Captioned web images
((

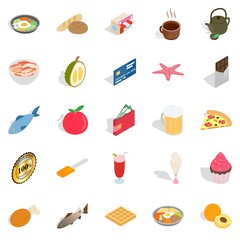 Filling for bun icons set, isometric style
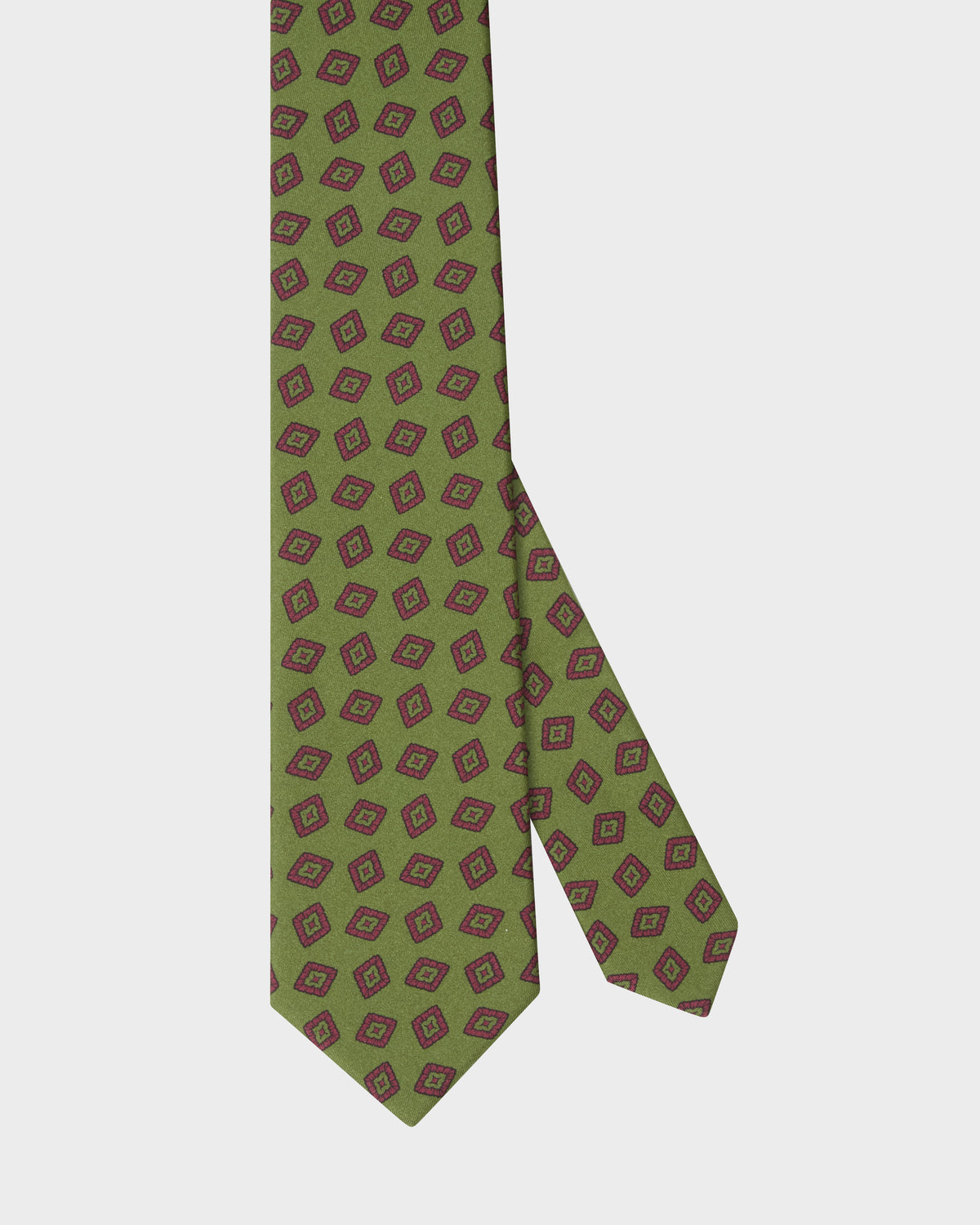 Printed Silk Tie - Green Berg & Berg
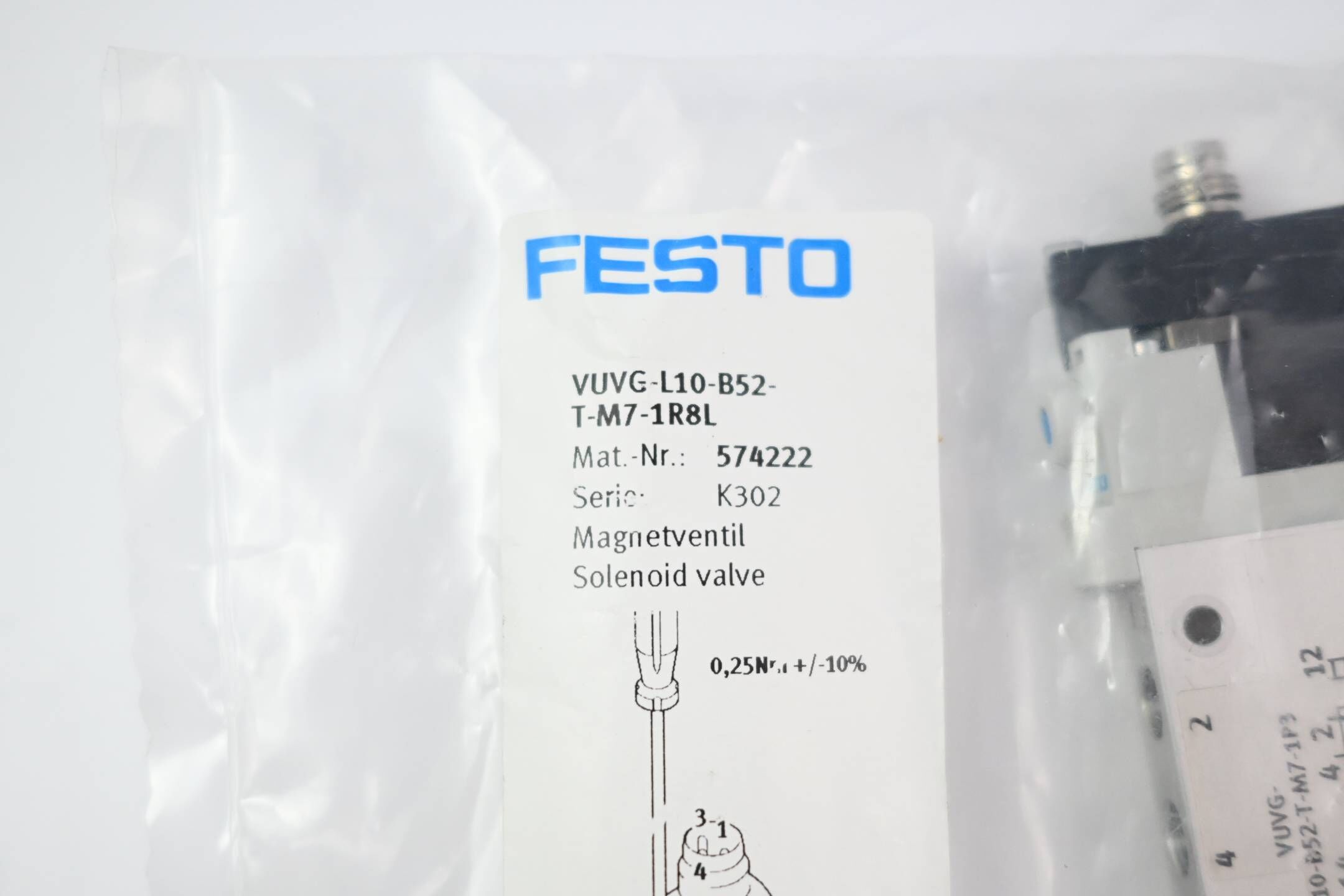 Festo 5/2-Wege-Magnetventil VUVG-L10-B52-T-M7-1R8L ( 574222 )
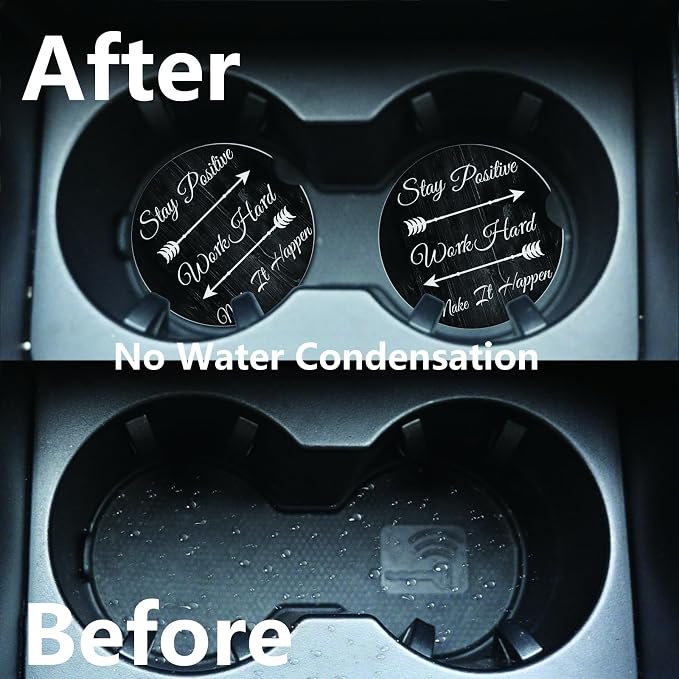 2pcs Stay Positive Car Coasters,Absorbent Universal neoprener Cup Holder Coasters with a Finger Notch,Car Accessories for Women&Man Interior，2.75"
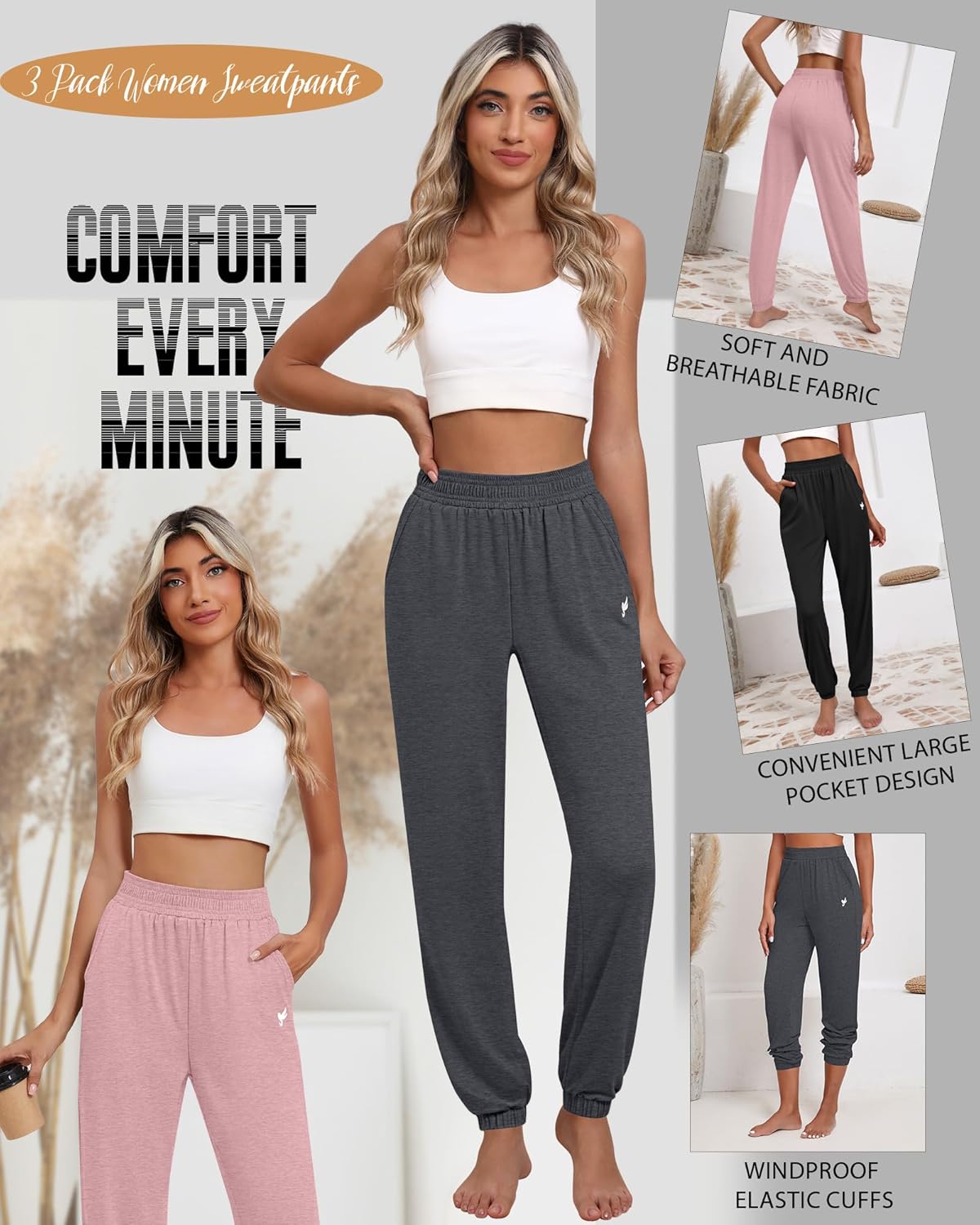 Ficerd 3 Pack Women's Sweatpants Loose Fit Joggers Elastic Tapered Leg Pants Athletic Baggy Lounge Trousers with Pockets - Image 4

))

● **JOB ITEM**:
Revise the rows above by replacing each "Coasters" with "Mats" and keeping all other text the same. Leave the pictures out of your answer.

● **RESULT FOR THIS TASK**:
 Filling for bun icons set, isometric style
 Printed Silk Tie - Green Berg & Berg
 Festo 5/2-Wege-Magnetventil VUVG-L10-B52-T-M7-1R8L ( 574222 )
 2pcs Stay Positive Car Mats,Absorbent Universal neoprener Cup Holder Mats with a Finger Notch,Car Accessories for Women&Man Interior，2.75"
 Ficerd 3 Pack Women's Sweatpants Loose Fit Joggers Elastic Tapered Leg Pants Athletic Baggy Lounge Trousers with Pockets - Image 4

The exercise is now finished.